* start Document text *

In order to accomplish this goal, we will propose an XML DTD which records the basic events in a Communicator-compliant system which can be annotated with type information indicating that a data element is "significant" from the point of view of annotators (and annotation tools).
To clarify we will consider the following (term definitions are by no means final and are open to suggestion):
Data | Obligatory | Standard access |
Duration of session | yes | readable directly off the XML representation proposed below |
Duration of turn (input or output) | yes | readable directly off the XML representation proposed below |
Duration of generation of output (in a phone demo, the time the synthesizer takes to generate the audio file) | yes | see 1 |
Duration of display of output (in a phone demo, how long it takes to play the audio file) | yes | see 2 |
Duration of recognition of input (in a phone demo, how long it takes the recognizer to produce its hypotheses) | yes | see 3 |
Duration of arbitrary operations | no | readable directly off the XML representation proposed below |
Number of turns within a session | yes | readable directly off the XML representation proposed below |
Number of sessions (in our current model each session is its own logfile) | yes | readable directly off the XML representation proposed below |
The audio files corresponding to the user input and system output and their formats. The audio files should be stored and distributed with the logs, and the pathnames of these files should be relative to the log. | yes | accessed given an arbitrary search of the logged data (see the "audio_input" and "audio_output" values for the type attribute of the GC_DATA tag, as well as the "mime_type" attribute) |
The text of the user input chosen by the system | yes | accessed given an arbitrary search of the logged data (see the "text_input" values for the type attribute of the GC_DATA tag) |
The text of the system output | yes | accessed given an arbitrary search of the logged data (see the "text_output" value for the type attribute of the GC_DATA tag) |
All possible input sentences (from the recognizer) up to a certain limit (TBD) (N/A to systems that use a word lattice) | no | accessed given an arbitrary search of the logged data (see the "text_input_hypothesis" value for the type attribute of the GC_DATA tag) |
Indication of whether the parse succeeded | no | see 4 |
The full input interpretation | no | accessed given an arbitrary search of the logged data |
The elements which may pose minor complications have been left blank. Here we make tentative proposals for each of these:
We propose that operations should be logged as single XML elements. For example:
<GC_OPERATION name="paraphrase_reply" server="nl" location="localhost:11000"

* end Document text *
* start Data in this exercise *

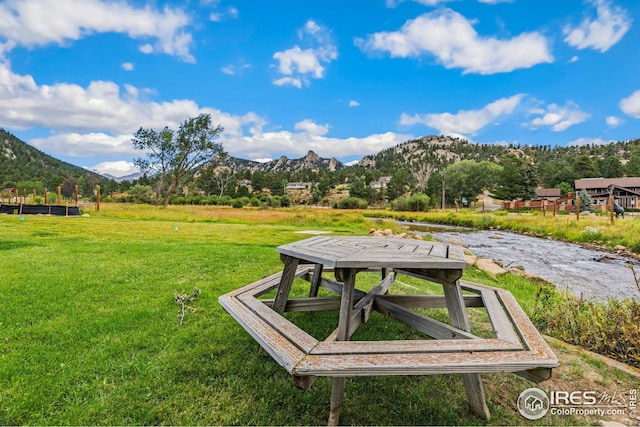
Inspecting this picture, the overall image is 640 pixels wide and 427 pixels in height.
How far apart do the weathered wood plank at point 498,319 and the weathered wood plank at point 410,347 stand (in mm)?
144

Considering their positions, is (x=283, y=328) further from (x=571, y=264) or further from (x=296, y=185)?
(x=296, y=185)

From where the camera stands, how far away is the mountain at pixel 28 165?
65.8 m

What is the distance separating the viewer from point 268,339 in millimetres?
1917

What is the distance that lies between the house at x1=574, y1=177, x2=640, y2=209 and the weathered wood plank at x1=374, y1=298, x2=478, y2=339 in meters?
54.7

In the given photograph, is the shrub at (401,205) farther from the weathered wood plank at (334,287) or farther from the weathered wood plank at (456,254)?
the weathered wood plank at (456,254)

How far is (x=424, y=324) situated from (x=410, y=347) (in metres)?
→ 0.72

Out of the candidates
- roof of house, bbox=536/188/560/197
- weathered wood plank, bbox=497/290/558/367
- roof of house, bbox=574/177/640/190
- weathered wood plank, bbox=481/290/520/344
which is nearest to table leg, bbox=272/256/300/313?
weathered wood plank, bbox=481/290/520/344

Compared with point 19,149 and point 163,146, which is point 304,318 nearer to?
point 163,146

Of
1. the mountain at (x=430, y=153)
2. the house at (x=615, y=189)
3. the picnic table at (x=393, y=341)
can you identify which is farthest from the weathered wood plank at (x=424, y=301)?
the mountain at (x=430, y=153)

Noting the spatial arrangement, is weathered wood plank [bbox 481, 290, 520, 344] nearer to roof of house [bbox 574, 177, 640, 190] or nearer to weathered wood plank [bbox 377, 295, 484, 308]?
weathered wood plank [bbox 377, 295, 484, 308]

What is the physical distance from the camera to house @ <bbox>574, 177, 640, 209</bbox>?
42875mm

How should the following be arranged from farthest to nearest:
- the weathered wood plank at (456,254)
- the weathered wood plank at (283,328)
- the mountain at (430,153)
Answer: the mountain at (430,153) < the weathered wood plank at (456,254) < the weathered wood plank at (283,328)

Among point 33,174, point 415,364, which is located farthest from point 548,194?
point 33,174

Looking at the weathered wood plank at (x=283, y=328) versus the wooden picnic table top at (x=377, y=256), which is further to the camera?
the wooden picnic table top at (x=377, y=256)
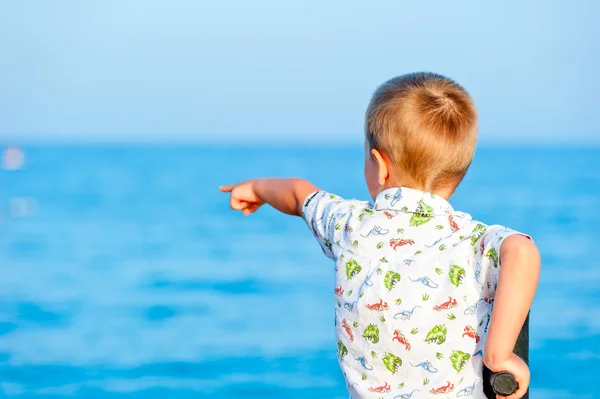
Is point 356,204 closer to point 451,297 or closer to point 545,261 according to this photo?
point 451,297

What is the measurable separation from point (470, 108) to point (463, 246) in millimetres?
274

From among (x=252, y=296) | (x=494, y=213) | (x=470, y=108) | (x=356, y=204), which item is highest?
(x=494, y=213)

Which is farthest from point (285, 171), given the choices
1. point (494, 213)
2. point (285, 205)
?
point (285, 205)

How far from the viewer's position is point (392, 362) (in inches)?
67.2

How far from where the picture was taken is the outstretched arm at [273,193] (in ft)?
6.49

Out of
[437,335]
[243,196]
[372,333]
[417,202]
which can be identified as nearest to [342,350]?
[372,333]

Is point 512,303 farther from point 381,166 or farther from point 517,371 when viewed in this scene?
point 381,166

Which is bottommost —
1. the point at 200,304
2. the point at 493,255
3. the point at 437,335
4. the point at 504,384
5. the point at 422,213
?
the point at 504,384

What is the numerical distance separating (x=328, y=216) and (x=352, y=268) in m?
0.15

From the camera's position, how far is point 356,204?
1.83m

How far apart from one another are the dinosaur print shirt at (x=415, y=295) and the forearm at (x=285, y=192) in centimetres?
21

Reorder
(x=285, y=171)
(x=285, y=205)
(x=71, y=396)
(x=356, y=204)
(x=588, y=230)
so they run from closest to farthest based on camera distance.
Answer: (x=356, y=204), (x=285, y=205), (x=71, y=396), (x=588, y=230), (x=285, y=171)

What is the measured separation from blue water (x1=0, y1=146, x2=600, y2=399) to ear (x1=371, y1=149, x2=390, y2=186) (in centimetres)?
542

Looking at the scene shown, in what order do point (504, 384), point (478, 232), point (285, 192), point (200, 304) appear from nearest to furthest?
point (504, 384) < point (478, 232) < point (285, 192) < point (200, 304)
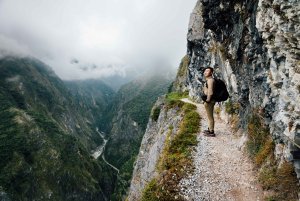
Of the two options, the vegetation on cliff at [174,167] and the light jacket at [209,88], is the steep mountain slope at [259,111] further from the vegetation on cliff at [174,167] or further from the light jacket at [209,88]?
the light jacket at [209,88]

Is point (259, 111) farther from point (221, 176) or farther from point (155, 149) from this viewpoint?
point (155, 149)

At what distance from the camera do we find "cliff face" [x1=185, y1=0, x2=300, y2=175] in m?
15.1

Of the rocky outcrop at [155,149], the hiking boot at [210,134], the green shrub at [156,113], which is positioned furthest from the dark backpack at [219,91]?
the green shrub at [156,113]

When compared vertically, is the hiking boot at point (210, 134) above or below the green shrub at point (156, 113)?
above

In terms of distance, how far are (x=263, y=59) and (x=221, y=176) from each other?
23.6 ft

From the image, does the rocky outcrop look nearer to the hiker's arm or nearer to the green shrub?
the green shrub

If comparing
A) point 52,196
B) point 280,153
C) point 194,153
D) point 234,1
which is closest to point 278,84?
point 280,153

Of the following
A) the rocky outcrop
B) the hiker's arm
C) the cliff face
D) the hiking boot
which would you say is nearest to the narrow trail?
the hiking boot

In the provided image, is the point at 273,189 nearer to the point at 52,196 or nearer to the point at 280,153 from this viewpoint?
the point at 280,153

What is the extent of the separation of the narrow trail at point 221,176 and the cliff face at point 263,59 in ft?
7.40

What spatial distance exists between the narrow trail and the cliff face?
88.7 inches

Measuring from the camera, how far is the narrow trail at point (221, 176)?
53.4 feet

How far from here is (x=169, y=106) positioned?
→ 136 feet

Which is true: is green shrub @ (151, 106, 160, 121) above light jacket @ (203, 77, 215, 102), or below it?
below
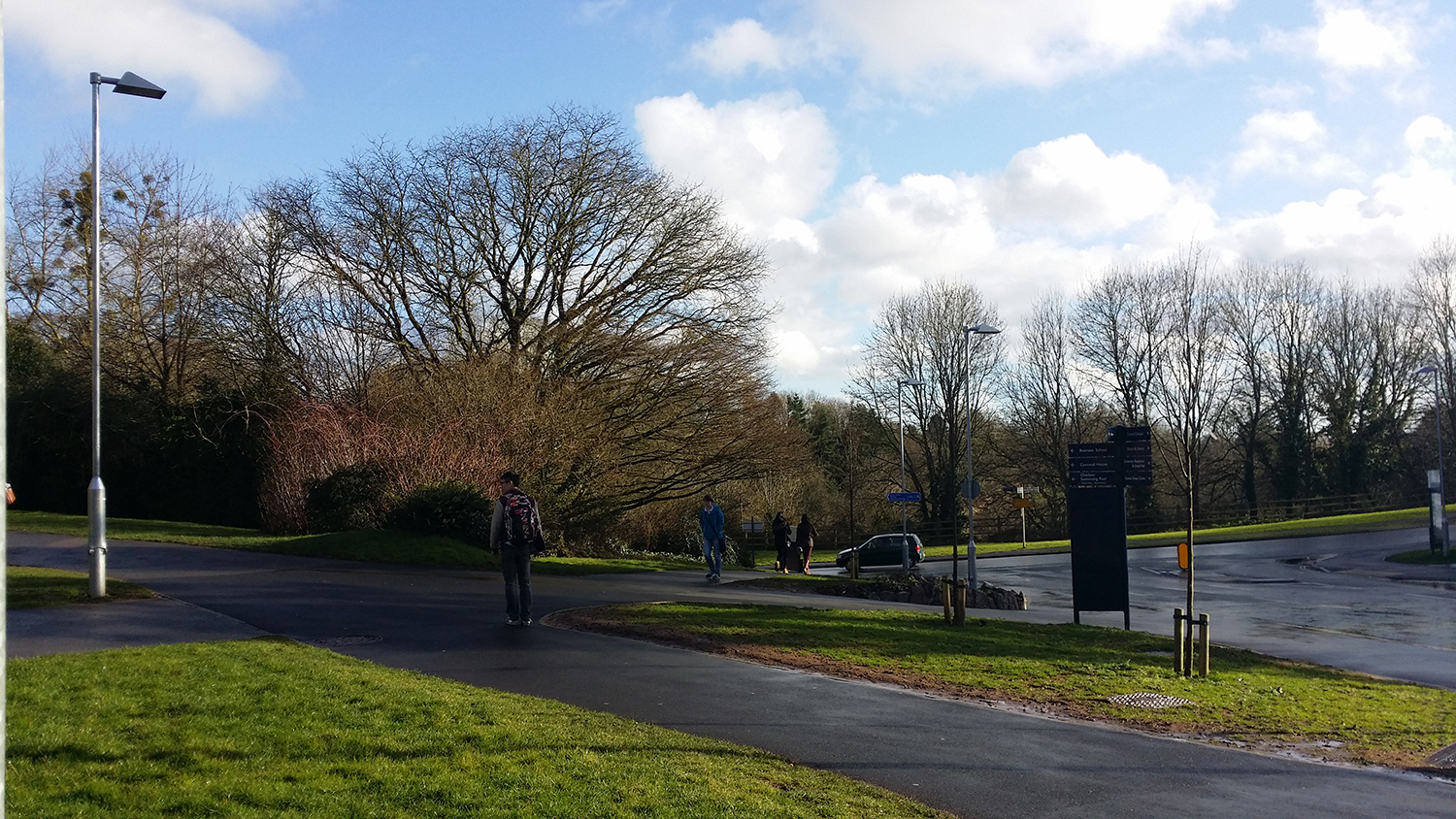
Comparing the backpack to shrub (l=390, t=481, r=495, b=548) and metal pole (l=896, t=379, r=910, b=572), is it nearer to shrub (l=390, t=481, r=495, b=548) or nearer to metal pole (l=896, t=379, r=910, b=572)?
shrub (l=390, t=481, r=495, b=548)

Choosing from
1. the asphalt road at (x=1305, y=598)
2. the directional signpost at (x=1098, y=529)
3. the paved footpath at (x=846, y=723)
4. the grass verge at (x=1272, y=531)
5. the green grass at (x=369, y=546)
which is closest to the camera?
the paved footpath at (x=846, y=723)

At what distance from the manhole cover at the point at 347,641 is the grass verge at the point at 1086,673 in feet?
9.66

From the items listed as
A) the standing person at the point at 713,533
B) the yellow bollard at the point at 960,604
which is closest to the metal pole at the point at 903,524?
the standing person at the point at 713,533

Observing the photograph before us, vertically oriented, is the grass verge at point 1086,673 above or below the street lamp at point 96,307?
below

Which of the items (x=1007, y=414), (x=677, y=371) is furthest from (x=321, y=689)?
(x=1007, y=414)

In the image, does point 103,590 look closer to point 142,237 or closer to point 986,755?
point 986,755

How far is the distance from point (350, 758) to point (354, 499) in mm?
19850

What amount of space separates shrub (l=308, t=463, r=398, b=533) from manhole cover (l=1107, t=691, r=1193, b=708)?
18.2 meters

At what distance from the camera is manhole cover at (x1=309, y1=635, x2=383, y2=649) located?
11219 mm

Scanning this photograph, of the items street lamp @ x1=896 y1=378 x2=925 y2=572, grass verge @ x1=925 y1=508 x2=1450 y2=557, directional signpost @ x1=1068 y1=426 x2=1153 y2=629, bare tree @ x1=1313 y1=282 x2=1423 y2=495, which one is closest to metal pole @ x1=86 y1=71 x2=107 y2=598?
directional signpost @ x1=1068 y1=426 x2=1153 y2=629

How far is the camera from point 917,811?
6242mm

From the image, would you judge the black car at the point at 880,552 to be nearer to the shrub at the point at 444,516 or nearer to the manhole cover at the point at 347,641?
the shrub at the point at 444,516

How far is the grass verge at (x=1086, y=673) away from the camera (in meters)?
9.48

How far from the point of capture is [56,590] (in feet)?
44.8
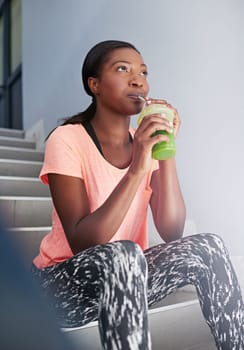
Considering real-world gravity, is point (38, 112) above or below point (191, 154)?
above

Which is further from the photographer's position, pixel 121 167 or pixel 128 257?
pixel 121 167

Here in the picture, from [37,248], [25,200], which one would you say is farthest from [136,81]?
[25,200]

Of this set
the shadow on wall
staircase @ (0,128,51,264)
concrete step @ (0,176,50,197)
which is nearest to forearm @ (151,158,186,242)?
the shadow on wall

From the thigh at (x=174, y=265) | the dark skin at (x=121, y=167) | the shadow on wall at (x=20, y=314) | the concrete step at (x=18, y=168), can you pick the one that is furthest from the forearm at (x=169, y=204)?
the concrete step at (x=18, y=168)

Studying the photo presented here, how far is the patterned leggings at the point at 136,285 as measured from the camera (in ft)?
2.21

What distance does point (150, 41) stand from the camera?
6.32 ft

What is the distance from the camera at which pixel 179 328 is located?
126 cm

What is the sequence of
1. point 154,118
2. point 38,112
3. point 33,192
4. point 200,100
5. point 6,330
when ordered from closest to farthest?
point 6,330
point 154,118
point 200,100
point 33,192
point 38,112

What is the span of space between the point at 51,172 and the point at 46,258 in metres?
0.20

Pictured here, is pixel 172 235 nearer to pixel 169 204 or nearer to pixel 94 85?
pixel 169 204

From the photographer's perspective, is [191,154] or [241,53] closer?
[241,53]

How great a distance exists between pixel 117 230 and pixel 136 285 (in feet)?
0.69

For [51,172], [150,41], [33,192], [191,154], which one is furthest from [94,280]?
[33,192]

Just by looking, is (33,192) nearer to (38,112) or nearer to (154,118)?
(38,112)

* end Data in this exercise *

### Tasks to complete
(A) Copy out the records word for word. Begin at the line that contains "Just by looking, is" and stop at the last line of the records.
(B) Pick up the text on the XML logging proposal at the point where it stops, and carry it forward.

### Answers below
(A)
Just by looking, is (33,192) nearer to (38,112) or nearer to (154,118)?
(38,112)

(B)
turnid="-1" stime="941473394.66" etime="941473394.69" tidx="3">
<GC_DATA key=":reply_string" dtype="string">
Hi! Welcome to Mitre's Travel demonstration. This call is being recorded for
system development. You may hang up or ask for help at any time. How can I
help you?
</GC_DATA>
</GC_OPERATION>
Since in our distributed architecture
messages are sent asynchronously, and many events may occur before the
completion of an operation, some caching (or post processing) will be necessary
to log operations as single elements.
Next we will try to define the main entities
in the logfile and their formats. A DTD is also available which defines
these terms and their relations. We will assume all time types will use
a standard base time known as "the epoch", the number of milliseconds since
January 1, 1970, 00:00:00 GMT. In attribute values, these times will be
represented as float seconds.
Name | Description | Type | Required |
logfile_version | A label referring to the system that generated the log | string | no |
human_annotations_included | human_annotations_included="1" indicates that the human annotations file containing transcriptions and objective task completion has been folded into the main log file | number | no |
GC_SESSION | see GC_SESSION | GC_SESSION | no |
<GC_LOG
logfile_version="travel cfone, version 2.0">
...
</GC_LOG>
Name | Description | Type | Required |
id | We should attempt to determine a unique identifier for sessions. MIT's solution for this is of the following format (IP:process id:session counter). Process id's might not be trivial to achieve in different programing languages and OS' however there usually are "equivalent" data available | string | yes |
stime | time when session started | seconds (float) | yes |
etime | time when session finished | seconds (float) | yes |
GC_TURN | see GC_TURN | GC_TURN | no |
<GC_SESSION
id="129.10.2.200:1010:3"
stime="930254422.720000"
etime="930254434.790000">
...
</GC_SESSION>
Name | Description | Type | Required |
id | A unique identifier within each session | number | yes |
stime | time when turn started | seconds (float) | yes |
etime | time when turn ended | seconds (float) | yes |
GC_OPERATION | see GC_OPERATION | GC_OPERATION | no |
GC_MESSAGE | see GC_MESSAGE | GC_MESSAGE | no |
GC_EVENT | see GC_EVENT | GC_EVENT | no |
<GC_TURN
id="-01"
stime="930254422.720000"
etime="930254424.790000">
...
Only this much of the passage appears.